[Dataset entries]

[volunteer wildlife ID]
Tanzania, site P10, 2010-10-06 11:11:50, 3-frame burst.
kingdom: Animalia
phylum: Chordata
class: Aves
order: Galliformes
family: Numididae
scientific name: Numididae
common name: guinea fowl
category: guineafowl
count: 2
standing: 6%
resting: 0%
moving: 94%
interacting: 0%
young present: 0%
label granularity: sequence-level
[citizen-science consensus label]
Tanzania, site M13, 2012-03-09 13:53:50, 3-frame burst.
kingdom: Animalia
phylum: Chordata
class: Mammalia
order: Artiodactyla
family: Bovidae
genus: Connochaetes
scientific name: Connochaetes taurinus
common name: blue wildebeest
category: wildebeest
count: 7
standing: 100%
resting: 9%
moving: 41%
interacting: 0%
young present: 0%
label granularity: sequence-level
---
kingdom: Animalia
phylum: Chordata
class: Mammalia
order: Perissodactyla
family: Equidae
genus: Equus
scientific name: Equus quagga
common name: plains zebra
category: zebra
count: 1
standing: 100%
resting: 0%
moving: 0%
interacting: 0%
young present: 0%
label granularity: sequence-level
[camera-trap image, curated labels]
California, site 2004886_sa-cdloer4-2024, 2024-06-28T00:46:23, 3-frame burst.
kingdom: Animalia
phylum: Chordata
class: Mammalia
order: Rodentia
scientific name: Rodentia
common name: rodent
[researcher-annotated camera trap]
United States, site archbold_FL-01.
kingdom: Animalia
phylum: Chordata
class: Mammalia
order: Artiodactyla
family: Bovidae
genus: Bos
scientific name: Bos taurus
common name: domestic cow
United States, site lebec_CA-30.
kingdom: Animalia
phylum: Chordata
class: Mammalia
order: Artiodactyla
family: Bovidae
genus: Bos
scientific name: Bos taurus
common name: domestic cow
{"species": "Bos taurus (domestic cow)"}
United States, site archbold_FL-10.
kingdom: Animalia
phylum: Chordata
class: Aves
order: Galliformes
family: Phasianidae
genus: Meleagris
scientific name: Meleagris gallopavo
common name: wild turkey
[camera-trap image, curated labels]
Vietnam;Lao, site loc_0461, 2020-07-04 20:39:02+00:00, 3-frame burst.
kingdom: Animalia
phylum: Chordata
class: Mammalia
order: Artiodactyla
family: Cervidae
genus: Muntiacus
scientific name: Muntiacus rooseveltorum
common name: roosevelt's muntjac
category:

:: What the task asks ::
Each record is to be reproduced exactly as it appears.

:: Output of the exercise ::
[volunteer wildlife ID]
Tanzania, site P10, 2010-10-06 11:11:50, 3-frame burst.
kingdom: Animalia
phylum: Chordata
class: Aves
order: Galliformes
family: Numididae
scientific name: Numididae
common name: guinea fowl
category: guineafowl
count: 2
standing: 6%
resting: 0%
moving: 94%
interacting: 0%
young present: 0%
label granularity: sequence-level
[citizen-science consensus label]
Tanzania, site M13, 2012-03-09 13:53:50, 3-frame burst.
kingdom: Animalia
phylum: Chordata
class: Mammalia
order: Artiodactyla
family: Bovidae
genus: Connochaetes
scientific name: Connochaetes taurinus
common name: blue wildebeest
category: wildebeest
count: 7
standing: 100%
resting: 9%
moving: 41%
interacting: 0%
young present: 0%
label granularity: sequence-level
---
kingdom: Animalia
phylum: Chordata
class: Mammalia
order: Perissodactyla
family: Equidae
genus: Equus
scientific name: Equus quagga
common name: plains zebra
category: zebra
count: 1
standing: 100%
resting: 0%
moving: 0%
interacting: 0%
young present: 0%
label granularity: sequence-level
[camera-trap image, curated labels]
California, site 2004886_sa-cdloer4-2024, 2024-06-28T00:46:23, 3-frame burst.
kingdom: Animalia
phylum: Chordata
class: Mammalia
order: Rodentia
scientific name: Rodentia
common name: rodent
[researcher-annotated camera trap]
United States, site archbold_FL-01.
kingdom: Animalia
phylum: Chordata
class: Mammalia
order: Artiodactyla
family: Bovidae
genus: Bos
scientific name: Bos taurus
common name: domestic cow
United States, site lebec_CA-30.
kingdom: Animalia
phylum: Chordata
class: Mammalia
order: Artiodactyla
family: Bovidae
genus: Bos
scientific name: Bos taurus
common name: domestic cow
{"species": "Bos taurus (domestic cow)"}
United States, site archbold_FL-10.
kingdom: Animalia
phylum: Chordata
class: Aves
order: Galliformes
family: Phasianidae
genus: Meleagris
scientific name: Meleagris gallopavo
common name: wild turkey
[camera-trap image, curated labels]
Vietnam;Lao, site loc_0461, 2020-07-04 20:39:02+00:00, 3-frame burst.
kingdom: Animalia
phylum: Chordata
class: Mammalia
order: Artiodactyla
family: Cervidae
genus: Muntiacus
scientific name: Muntiacus rooseveltorum
common name: roosevelt's muntjac
category:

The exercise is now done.